--- Begin Records provided ---
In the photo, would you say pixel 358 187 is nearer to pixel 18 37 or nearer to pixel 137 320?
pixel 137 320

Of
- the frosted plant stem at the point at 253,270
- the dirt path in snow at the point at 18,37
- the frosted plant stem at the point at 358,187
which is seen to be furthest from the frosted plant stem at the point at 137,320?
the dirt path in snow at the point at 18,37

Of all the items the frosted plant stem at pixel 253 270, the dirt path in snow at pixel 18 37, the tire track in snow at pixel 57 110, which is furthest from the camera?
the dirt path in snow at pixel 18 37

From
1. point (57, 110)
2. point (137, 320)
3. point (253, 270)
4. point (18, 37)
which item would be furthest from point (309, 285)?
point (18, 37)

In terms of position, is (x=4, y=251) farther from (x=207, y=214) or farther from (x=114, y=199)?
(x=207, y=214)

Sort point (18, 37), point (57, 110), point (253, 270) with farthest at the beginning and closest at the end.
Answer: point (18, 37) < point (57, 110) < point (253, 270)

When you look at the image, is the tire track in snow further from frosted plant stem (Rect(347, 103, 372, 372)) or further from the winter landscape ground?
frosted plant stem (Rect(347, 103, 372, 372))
--- End Records provided ---
→ **Set problem**: Reproduce every one of the items above verbatim, with no changes of any kind.

→ **Result below**:
In the photo, would you say pixel 358 187 is nearer to pixel 18 37 or nearer to pixel 137 320?
pixel 137 320

Of
- the frosted plant stem at the point at 253,270
- the dirt path in snow at the point at 18,37
- the frosted plant stem at the point at 358,187
which is seen to be furthest from the frosted plant stem at the point at 137,320?
the dirt path in snow at the point at 18,37

Of all the items the frosted plant stem at pixel 253 270, the dirt path in snow at pixel 18 37, the tire track in snow at pixel 57 110, which is furthest from the camera?
the dirt path in snow at pixel 18 37

From
1. point (57, 110)
2. point (137, 320)
3. point (253, 270)
4. point (18, 37)
which item would be furthest from point (309, 285)?
point (18, 37)

In terms of position, is (x=4, y=251) farther from (x=207, y=214) or farther from (x=114, y=199)?
(x=207, y=214)

Sort point (18, 37), point (57, 110), point (253, 270) with farthest at the beginning and closest at the end.
Answer: point (18, 37) < point (57, 110) < point (253, 270)

When you look at the image, is the tire track in snow further from frosted plant stem (Rect(347, 103, 372, 372)) or further from the winter landscape ground?
frosted plant stem (Rect(347, 103, 372, 372))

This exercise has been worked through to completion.